▶ [Short exercise]: Starting from the line containing "Of the two options, (x=532, y=418)", write out every remaining line exactly, the last one included.

— START Data excerpts —

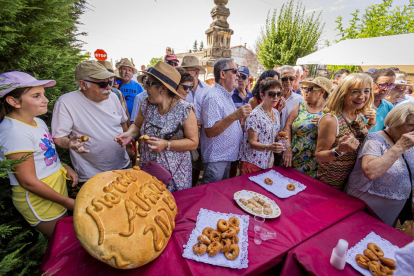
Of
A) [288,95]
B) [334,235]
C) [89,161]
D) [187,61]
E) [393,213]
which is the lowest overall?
[393,213]

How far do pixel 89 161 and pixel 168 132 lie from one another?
1.12 meters

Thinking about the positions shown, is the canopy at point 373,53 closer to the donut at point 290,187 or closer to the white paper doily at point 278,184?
the white paper doily at point 278,184

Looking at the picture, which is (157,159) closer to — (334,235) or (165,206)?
(165,206)

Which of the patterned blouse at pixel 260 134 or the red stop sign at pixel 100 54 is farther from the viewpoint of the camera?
the red stop sign at pixel 100 54

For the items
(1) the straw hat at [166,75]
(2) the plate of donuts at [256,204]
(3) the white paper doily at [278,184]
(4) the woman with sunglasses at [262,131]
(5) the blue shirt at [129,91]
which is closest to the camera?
(2) the plate of donuts at [256,204]

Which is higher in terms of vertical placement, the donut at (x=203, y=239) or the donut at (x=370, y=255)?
the donut at (x=203, y=239)

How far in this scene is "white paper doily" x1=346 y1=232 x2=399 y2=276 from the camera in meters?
1.19

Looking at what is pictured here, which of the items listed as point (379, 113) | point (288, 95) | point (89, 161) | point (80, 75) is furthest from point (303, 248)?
point (379, 113)

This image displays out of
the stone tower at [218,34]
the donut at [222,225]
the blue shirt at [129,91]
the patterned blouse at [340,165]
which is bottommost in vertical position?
the donut at [222,225]

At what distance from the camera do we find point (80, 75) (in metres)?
2.02

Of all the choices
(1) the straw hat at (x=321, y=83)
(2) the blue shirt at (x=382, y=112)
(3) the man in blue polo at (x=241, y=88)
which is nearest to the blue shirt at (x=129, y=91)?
(3) the man in blue polo at (x=241, y=88)

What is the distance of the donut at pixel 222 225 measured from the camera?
54.2 inches

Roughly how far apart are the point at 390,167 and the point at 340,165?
0.44 m

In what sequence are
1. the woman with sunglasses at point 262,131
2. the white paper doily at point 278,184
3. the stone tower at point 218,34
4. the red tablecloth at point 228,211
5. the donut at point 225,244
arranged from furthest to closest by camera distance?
the stone tower at point 218,34
the woman with sunglasses at point 262,131
the white paper doily at point 278,184
the donut at point 225,244
the red tablecloth at point 228,211
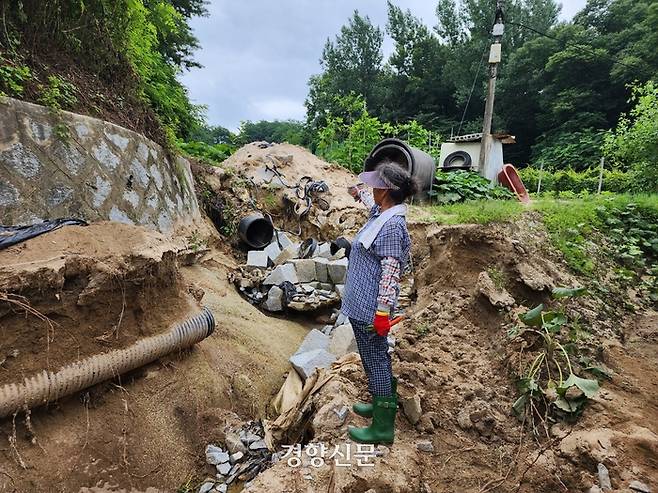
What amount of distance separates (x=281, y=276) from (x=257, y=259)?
2.74 feet

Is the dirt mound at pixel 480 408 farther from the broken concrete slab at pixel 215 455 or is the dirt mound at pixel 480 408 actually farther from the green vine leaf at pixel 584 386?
the broken concrete slab at pixel 215 455

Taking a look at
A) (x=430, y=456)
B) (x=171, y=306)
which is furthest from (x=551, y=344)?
(x=171, y=306)

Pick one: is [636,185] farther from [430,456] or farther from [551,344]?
[430,456]

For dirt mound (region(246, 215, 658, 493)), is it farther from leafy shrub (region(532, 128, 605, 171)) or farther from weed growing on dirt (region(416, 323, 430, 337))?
leafy shrub (region(532, 128, 605, 171))

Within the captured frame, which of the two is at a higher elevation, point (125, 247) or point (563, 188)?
point (563, 188)

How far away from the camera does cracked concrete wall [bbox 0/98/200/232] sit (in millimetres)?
3557

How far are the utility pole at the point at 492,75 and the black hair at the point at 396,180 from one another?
8.98 m

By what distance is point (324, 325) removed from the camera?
18.7 ft

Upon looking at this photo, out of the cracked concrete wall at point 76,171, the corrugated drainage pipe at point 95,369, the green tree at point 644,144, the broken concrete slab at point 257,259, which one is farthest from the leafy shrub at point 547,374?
the green tree at point 644,144

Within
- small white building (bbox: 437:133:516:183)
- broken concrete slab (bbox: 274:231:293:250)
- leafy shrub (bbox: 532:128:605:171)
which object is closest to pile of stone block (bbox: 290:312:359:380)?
broken concrete slab (bbox: 274:231:293:250)

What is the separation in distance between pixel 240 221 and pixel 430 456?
577 cm

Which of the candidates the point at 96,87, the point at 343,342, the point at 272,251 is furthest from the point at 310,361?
the point at 96,87

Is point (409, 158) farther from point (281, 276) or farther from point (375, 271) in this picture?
point (375, 271)

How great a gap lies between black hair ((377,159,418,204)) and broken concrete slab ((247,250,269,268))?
4.36 m
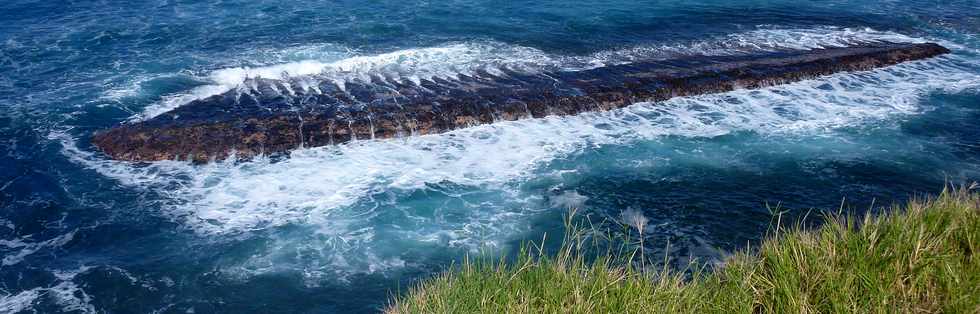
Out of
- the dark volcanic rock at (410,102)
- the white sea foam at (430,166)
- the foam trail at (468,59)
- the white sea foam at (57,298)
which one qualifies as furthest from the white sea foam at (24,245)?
the foam trail at (468,59)

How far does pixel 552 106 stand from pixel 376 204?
18.9ft

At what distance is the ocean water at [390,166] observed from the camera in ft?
35.2

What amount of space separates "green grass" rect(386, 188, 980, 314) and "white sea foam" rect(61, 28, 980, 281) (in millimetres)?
4533

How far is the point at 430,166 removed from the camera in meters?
14.2

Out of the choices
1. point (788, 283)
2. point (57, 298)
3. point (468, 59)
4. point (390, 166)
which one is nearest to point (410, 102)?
point (390, 166)

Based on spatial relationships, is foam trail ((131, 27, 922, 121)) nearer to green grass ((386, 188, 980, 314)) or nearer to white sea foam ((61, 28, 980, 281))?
white sea foam ((61, 28, 980, 281))

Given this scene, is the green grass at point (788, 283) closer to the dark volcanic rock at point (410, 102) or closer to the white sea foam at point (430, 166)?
the white sea foam at point (430, 166)

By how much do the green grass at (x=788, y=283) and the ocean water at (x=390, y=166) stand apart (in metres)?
1.80

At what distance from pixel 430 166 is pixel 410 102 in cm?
285

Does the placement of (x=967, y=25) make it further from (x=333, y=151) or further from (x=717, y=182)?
(x=333, y=151)

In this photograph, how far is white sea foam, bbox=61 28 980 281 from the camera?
1166cm

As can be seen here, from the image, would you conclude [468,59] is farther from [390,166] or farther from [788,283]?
[788,283]

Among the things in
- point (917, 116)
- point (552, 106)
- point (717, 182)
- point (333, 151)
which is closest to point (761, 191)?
point (717, 182)

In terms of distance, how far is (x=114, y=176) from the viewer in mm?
13484
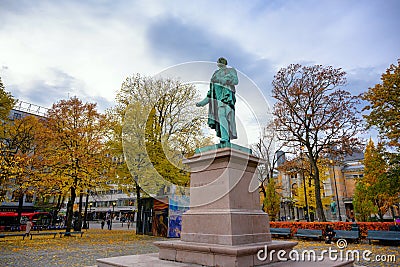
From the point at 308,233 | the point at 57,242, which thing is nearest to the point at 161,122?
the point at 57,242

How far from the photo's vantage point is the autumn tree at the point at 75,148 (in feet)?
67.2

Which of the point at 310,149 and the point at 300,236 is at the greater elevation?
the point at 310,149

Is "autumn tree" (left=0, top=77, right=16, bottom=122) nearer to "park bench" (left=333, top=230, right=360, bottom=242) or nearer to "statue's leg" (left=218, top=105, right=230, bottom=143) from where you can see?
"statue's leg" (left=218, top=105, right=230, bottom=143)

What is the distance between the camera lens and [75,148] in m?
21.2

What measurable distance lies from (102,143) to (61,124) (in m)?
3.57

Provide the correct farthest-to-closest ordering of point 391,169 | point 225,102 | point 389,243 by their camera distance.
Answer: point 391,169, point 389,243, point 225,102

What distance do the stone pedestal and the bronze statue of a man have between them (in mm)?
976

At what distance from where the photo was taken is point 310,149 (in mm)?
23797

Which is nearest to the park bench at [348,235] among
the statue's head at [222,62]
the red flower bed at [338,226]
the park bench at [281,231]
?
the red flower bed at [338,226]

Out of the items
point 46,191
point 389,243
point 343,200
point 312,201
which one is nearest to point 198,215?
point 389,243

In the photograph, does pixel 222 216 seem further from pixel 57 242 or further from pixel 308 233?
pixel 308 233

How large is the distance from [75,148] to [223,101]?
1655 cm

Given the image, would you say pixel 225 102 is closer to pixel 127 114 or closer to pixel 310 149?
pixel 127 114

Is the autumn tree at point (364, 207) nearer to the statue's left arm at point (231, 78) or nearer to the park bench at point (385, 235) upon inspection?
the park bench at point (385, 235)
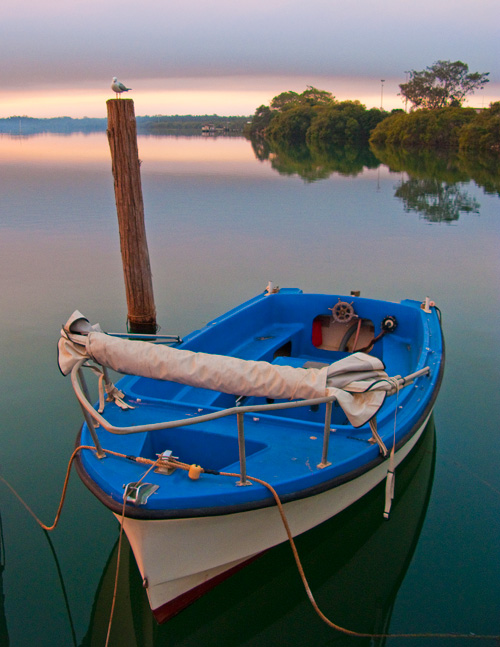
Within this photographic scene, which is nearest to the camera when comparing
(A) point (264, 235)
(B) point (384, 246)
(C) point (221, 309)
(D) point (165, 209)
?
(C) point (221, 309)

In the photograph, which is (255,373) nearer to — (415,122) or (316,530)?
(316,530)

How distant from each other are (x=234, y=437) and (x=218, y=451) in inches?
8.6

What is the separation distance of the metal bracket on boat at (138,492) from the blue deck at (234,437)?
0.16 feet

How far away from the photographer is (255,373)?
406 centimetres

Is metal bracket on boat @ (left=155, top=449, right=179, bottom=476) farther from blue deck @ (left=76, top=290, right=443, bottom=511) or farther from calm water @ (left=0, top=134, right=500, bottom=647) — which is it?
calm water @ (left=0, top=134, right=500, bottom=647)

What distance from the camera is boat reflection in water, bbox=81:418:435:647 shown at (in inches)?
154

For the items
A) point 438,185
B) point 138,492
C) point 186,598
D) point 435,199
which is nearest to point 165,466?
point 138,492

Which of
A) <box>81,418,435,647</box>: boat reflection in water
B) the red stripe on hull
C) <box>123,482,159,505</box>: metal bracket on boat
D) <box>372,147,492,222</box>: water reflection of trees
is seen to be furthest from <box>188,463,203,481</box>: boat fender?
<box>372,147,492,222</box>: water reflection of trees

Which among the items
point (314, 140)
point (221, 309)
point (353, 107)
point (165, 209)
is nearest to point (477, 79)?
point (353, 107)

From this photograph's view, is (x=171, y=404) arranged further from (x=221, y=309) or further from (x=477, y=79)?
(x=477, y=79)

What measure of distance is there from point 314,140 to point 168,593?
7449cm

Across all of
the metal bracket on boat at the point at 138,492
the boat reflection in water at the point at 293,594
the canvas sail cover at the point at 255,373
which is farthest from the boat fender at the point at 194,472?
the boat reflection in water at the point at 293,594

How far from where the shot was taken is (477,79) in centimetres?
7712

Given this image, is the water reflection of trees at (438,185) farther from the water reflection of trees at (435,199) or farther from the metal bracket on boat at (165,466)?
the metal bracket on boat at (165,466)
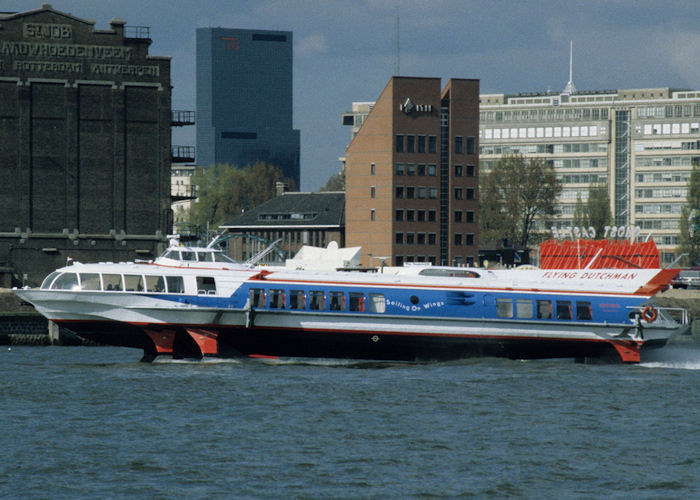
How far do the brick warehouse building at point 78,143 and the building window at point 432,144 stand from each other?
3797 centimetres

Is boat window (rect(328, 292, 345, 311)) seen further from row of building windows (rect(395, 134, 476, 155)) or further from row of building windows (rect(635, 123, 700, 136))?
row of building windows (rect(635, 123, 700, 136))

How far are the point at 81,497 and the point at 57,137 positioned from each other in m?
54.9

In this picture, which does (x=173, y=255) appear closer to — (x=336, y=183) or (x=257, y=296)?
(x=257, y=296)

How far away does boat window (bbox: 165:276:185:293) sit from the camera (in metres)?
41.4

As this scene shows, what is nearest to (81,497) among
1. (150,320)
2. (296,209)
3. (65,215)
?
(150,320)

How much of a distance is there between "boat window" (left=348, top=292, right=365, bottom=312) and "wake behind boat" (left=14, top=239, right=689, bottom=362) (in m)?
0.05

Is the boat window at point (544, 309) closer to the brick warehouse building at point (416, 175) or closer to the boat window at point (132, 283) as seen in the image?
the boat window at point (132, 283)

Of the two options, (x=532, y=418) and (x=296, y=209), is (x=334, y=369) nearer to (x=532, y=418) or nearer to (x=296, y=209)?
(x=532, y=418)

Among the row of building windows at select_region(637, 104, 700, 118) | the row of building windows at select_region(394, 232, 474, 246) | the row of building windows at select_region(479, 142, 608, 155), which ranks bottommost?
the row of building windows at select_region(394, 232, 474, 246)

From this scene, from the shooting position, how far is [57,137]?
246 ft

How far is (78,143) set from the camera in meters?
75.3

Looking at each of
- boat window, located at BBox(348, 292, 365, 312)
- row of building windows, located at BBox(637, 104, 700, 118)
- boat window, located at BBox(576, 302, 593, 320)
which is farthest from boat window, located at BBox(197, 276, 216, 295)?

— END Data excerpts —

▶ [Final answer]:
Of the two options, (x=532, y=418) and (x=296, y=209), is (x=334, y=369) nearer to (x=532, y=418) or nearer to (x=296, y=209)?
(x=532, y=418)

Among the row of building windows at select_region(637, 104, 700, 118) | the row of building windows at select_region(394, 232, 474, 246) | the row of building windows at select_region(479, 142, 608, 155), which ranks bottommost?
the row of building windows at select_region(394, 232, 474, 246)

From this scene, from the shooting position, how far is [57,137]?
246 ft

How far is (78,143) set from the camera in meters?
75.3

Looking at each of
- boat window, located at BBox(348, 292, 365, 312)
- row of building windows, located at BBox(637, 104, 700, 118)
- boat window, located at BBox(576, 302, 593, 320)
which is farthest from boat window, located at BBox(197, 276, 216, 295)?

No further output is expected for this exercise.